Sands watched me for another few seconds. “Why not?”
“You’re not of as smart as you look, for asking that.” He laughed but didn’t look away. “Your father talks like you do.”
“Same as.”
“And your mother, too?”
“Not so as much but sure.”
“Did they send you to school when you were first of the age to go?”
“I’m of my same grade except one now.”
“Right, but did they send you?”
“They taughted me home until I was nine. I learned cooking, all the trees’ names, things for fishing, to cutting wood.”
“Those are good skills to know.”
“Reading now I like. In my room a lot of times I do it if I have on a book from the library at school.” He seemed to be watching me in a different way, peering down inside me, and the whole conversation was making me feel I had tiptoed out onto a high wire over the Connecticut River. I didn’t know if it was wiser to go forward to the far bank or retreat. “Now we can might lift the other one,” I said.
But Sands wouldn’t let the subject drop. “Do the teachers bother you about it? The way you talk, I mean?”
“Just today one had bother for it.”
“But that doesn’t matter to you?”
“No,” I said, not looking at him. “I can to work fair without it.”
“The reading helps you?”
“A lot it does help.”
“I could give you some books if you want.”
“Thanks.
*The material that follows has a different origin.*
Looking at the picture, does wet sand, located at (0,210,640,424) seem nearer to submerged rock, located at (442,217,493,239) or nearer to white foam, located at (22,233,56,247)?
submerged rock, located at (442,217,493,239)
But at home I have already.”
He watched me a minute, and I could feel he was getting ready to ask what had happened to my face, so I walked off toward the next sill ribbon without saying anything.
A
fter work that day and on Wednesday (the bruises were faded to a dull yellow by then and my right eye was nearly open) Sands drove me to the 112 Store as always. I liked it that there was no cigarette smoke in the cab and that he sometimes played music or listened to the news on the radio. My hands and arms were tired from the work, but no longer sore, and a strange new kind of pleasure filled me up on those rides, something left over from the few minutes we spent at the end of the day, looking at what we’d accomplished. I kept waiting, half-afraid, half-hopeful, for Sands to ask me a second time to go to Boston. “It’s coming along beautifully now,” he said, which wasn’t the way anyone else I knew talked.
I thought of making a joke about it, telling him that
he
was the one who talked funny, that he might be a man after all but didn’t sound like it, but as the words were coming up I diverted them and tried something safer. “A lot of people now put their eyes on going by. One of them came with his camera and took. You were at for work near the back part.”
“Just wait until the windows go in. I have a guy in Hensonville making them. Stained glass. One day we’ll take a ride over there and you’ll meet him.”
I’d heard of Hensonville. It was a hill town across the big river where the most recent disappearance had taken place, the girl on her bicycle. I felt the familiar tickle of fear run up along my back but made myself ignore it. “Who can be in at the window then? Jesus?”
“No,” Sands said, but, though I waited, he didn’t offer anything more about it, and I didn’t ask again.
He turned in to the store parking lot and kept his truck engine
running. I took some extra time zipping up my backpack and wrestling it onto my lap, thinking he might ask about Boston again if I waited long enough. But he didn’t. I thanked him, as I did every day, then got out and started off along the highway toward Waldrup Road and home.